For Love of the Game is being promoted as a Kevin Costner
baseball movie, a prospect meant to make both baseball fans and Costner
fans weak with rapture. The popular belief is that Costner has starred in
two of the best baseball movies of all time--Bull Durham and
Field of Dreams--but that faith is based on a false premise.
Certainly, Bull Durham is indispensable, with its vivid impressions
of minor-league ball and hot summer romance. But Field of Dreams
isn't really a baseball movie. It is rather desperate Americana, wherein
ex-hippies reconnect with a country they once spurned by summoning the
gauzy ideals that touch us shamelessly--fair play, family, farming, and
free speech.
Baseball is a mere tool in Field of Dreams, pulled from a dusty
box to make the audience nostalgic for aimless July nights, not for the
specifics of the basket catch or the suicide squeeze. And baseball is a
tool again in For Love of the Game, although this time it's supposed
to make us nostalgic for Field of Dreams.
In this new film, Costner plays veteran Detroit Tigers pitcher Billy
Chapel, a future Hall-of-Famer finishing his 18th season as the staff ace
and dreading a potential off-season trade to the Giants. It's hard to
imagine a modern major-leaguer, especially a twirler, playing with the same
team for two decades; it's even harder to believe that he wouldn't have a
no-trade clause in his contract. But we're myth-making here, so we'll
forgive the strained credulity, just as we'll forgive the sight of Vin
Scully working for Fox Sports--because who else would generate such poetic
play-by-play? We won't even ask why the Tigers are playing a rare one-game
series with the Yankees at the end of the season; we'll just assume they're
making up a rainout.
What's harder to understand is how a movie filled with men in baseball
uniforms could have so little to do with baseball. The gist of For Love
of the Game is that Costner's bland, good-guy hero stands on the mound
while dealing with the possible end of his career and the definite end of
his relationship with a magazine journalist (played by the always
forgettable Kelly Preston). As he reflects on his life, he starts
frustrating batters, who can't seem to reach base against him. In a fog,
Chapel looks up at the scoreboard in the seventh inning and sees a line of
zeros next to the word "Yankees." He's throwing a perfect game.
But every time the audience starts to get excited about the
mano-a-mano tussle between pitcher and hitter, the scene fades and
we're stuck in another dreary flashback pointing to what went wrong between
Chapel and his writer friend. If the flashbacks covered more of Chapel's
life and career, or if the romance between Costner and Preston were more
than warmed-over Jerry Maguire-style fumbling, the lengthy
distractions from the game might be bearable. Instead, Costner's character
remains nobly quiet, never contemplating his fame and how it might affect a
love affair. Meanwhile, Preston's character changes from scene to
scene--sometimes she's urbane, sometimes she's a flake, and she has a
daughter who appears only when convenient to the story.

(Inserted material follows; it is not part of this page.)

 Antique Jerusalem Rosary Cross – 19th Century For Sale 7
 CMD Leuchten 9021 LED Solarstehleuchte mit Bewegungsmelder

For Love of the Game was directed by cult favorite Sam Raimi, who
last year made an assured step into the mainstream with the masterful A
Simple Plan. This time out, he seems lost, except in the kinetic
baseball scenes. Someone should set Raimi up with Daniel Okrent's fantastic
book Nine Innings, which details the meaning behind every pitch of
an otherwise meaningless 1981 Orioles-Brewers game. Raimi would dazzle, and
if Costner wanted a part, fine...he'd make a good Gorman Thomas.
For Love of the Game plays more like a Costner film than a Raimi
film, and reports from the field say that Costner gave Raimi extensive
suggestions, which may explain the punchless tedium that weighs down even
the film's few funny lines and warm moments. Or the fault may lie with
screenwriter Dana Stevens, a sometime actress who also wrote the sappy
City of Angels; here, she has taken a well-regarded novel by
Pulitzer Prize-winning Michael Shaara (author of The Killer Angels)

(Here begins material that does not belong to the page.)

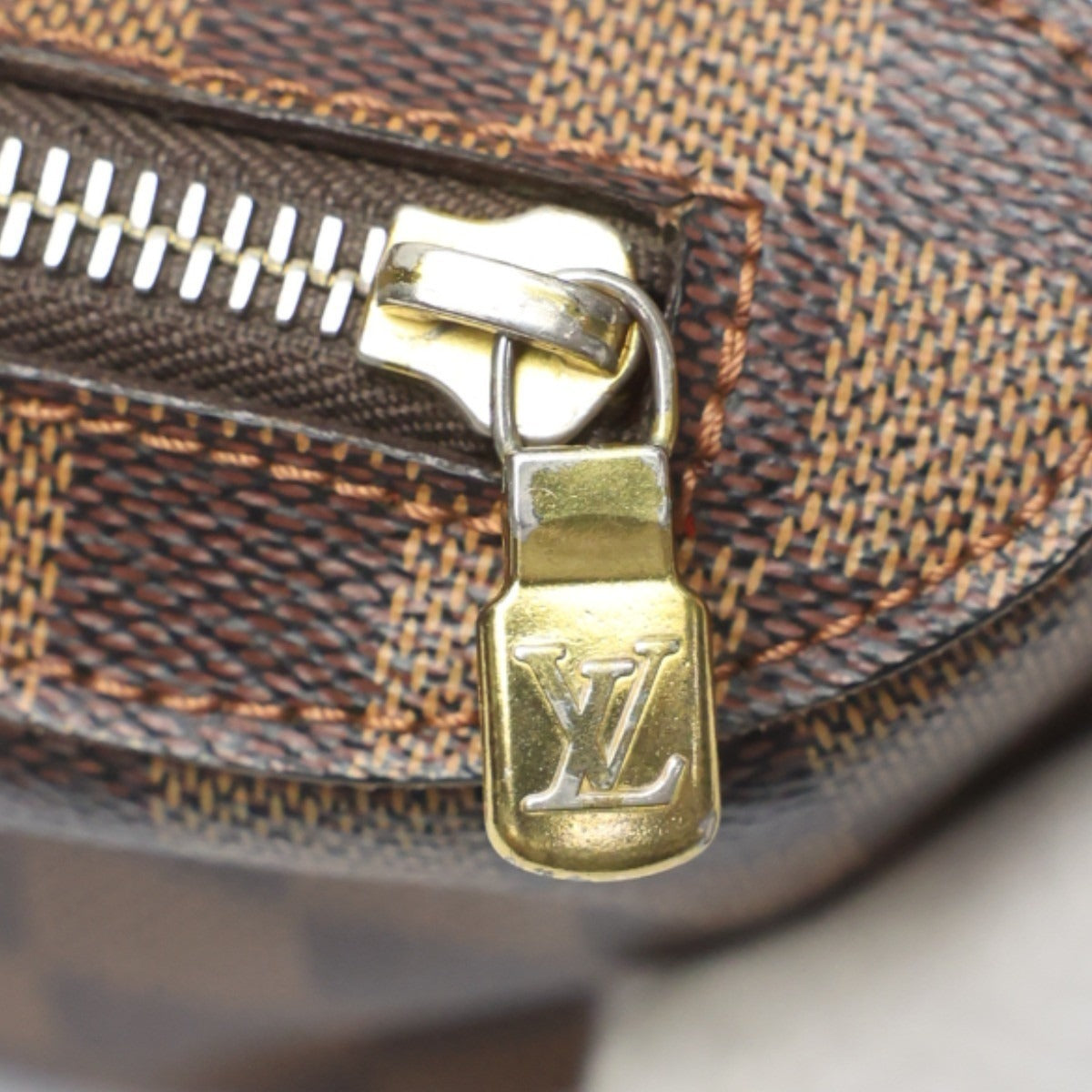 LOUIS VUITTON Sling bag N51994 Damier canvas Ebene Damier Geronimos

and adapted away so much of its nuance that the very profession of its lead
character is practically irrelevant.
It's not as if every movie about a baseball player has to be confined to
the diamond, any more than a movie about a lawyer should stick to the
courtroom. But a character in a story should have a job for a
reason, and the reason for this character in this story should've
been obvious--to show the dichotomy between an athlete striving to be
perfect both on and off the field, though he has no real control over
either arena. What we get is another modern Hollywood romance between two
inarticulate professionals, with the occasional shot of Costner pounding
his glove to remind us of films and ideas that have touched us before.
Such a fat pitch, and such a weak swing.